All eligible CHS members were included in the analysis, in accordance with the study design. Descriptive statistics were used to characterize the study patients. Because the independent variable (nirmatrelvir treatment) varied over time, univariate and multivariate survival analyzes were performed with time-dependent covariates.
For patients who did not receive treatment with nirmatrelvir, time zero corresponded to the time at which each patient received a diagnosis of Covid-19. For patients who received treatment with nirmatrelvir, time zero corresponded to the time at which a patient began the treatment. In order to avoid immortal time bias,8 we performed a time-dependent analysis in which a time-varying covariate was used to indicate the initiation of treatment for each treated patient. In this analysis, patients who received nirmatrelvir were transferred from the “untreated” risk set to the “treated” risk set when treatment was initiated, thereby modifying their treatment status from untreated to treated. Consequently, the follow-up of nirmatrelvir-treated patients started at the end of the immortal period.

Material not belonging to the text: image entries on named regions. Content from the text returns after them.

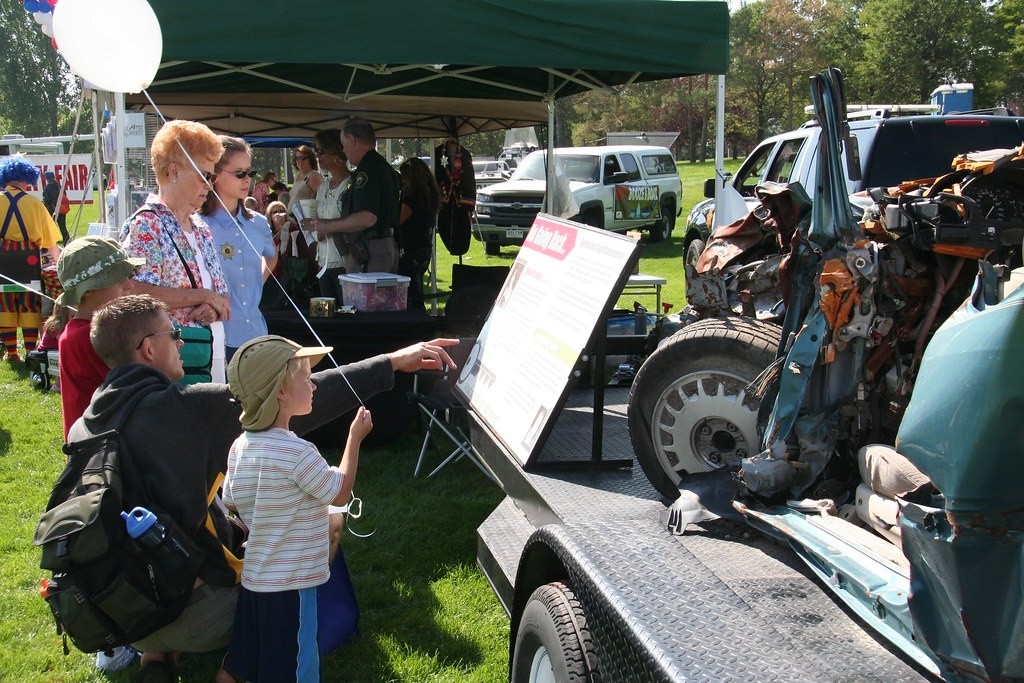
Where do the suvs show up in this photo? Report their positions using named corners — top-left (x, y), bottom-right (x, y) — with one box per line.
top-left (471, 152), bottom-right (529, 189)
top-left (683, 105), bottom-right (1024, 289)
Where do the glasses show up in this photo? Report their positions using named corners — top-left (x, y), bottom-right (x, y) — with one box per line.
top-left (136, 327), bottom-right (183, 350)
top-left (166, 167), bottom-right (218, 184)
top-left (314, 147), bottom-right (329, 155)
top-left (295, 154), bottom-right (313, 161)
top-left (270, 209), bottom-right (285, 215)
top-left (215, 166), bottom-right (257, 179)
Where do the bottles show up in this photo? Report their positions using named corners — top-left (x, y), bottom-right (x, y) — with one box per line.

A sensitivity analysis assessed the effect size of nirmatrelvir treatment beginning on day 3 of follow-up by excluding patients who had been hospitalized within 2 days after the start of follow-up. This approach allowed for comparability with the EPIC-HR trial, in which patients were excluded if the need for hospitalization within 2 days after randomization was anticipated.4
The association between nirmatrelvir therapy and Covid-19 outcomes was estimated with the use of a multivariate Cox proportional-hazards regression model with time-dependent covariates; adjustment was made for sociodemographic factors and coexisting illnesses. Given that many clinical and sociodemographic factors are potential confounders, two-step testing criteria were applied for the selection of covariates. First, a univariate Kaplan–Meier analysis with a log-rank test was applied to evaluate the associations between each independent candidate variable and the time-dependent primary outcome. Then, a comparison of the survival curves and Schoenfeld’s global test was used to test the proportional-hazards assumption for those variables. Variants that met these two testing criteria served as the inputs for the multivariate regression analysis. An additional multivariate Cox proportional-hazards regression model was used to estimate the association between each of the covariates and uptake of nirmatrelvir therapy.
R statistical software, version 3.5.0 (R Foundation), was used for univariate and multivariate survival analyzes with time-dependent covariates. SPSS software, version 26 (IBM), was used for all other statistical analyses.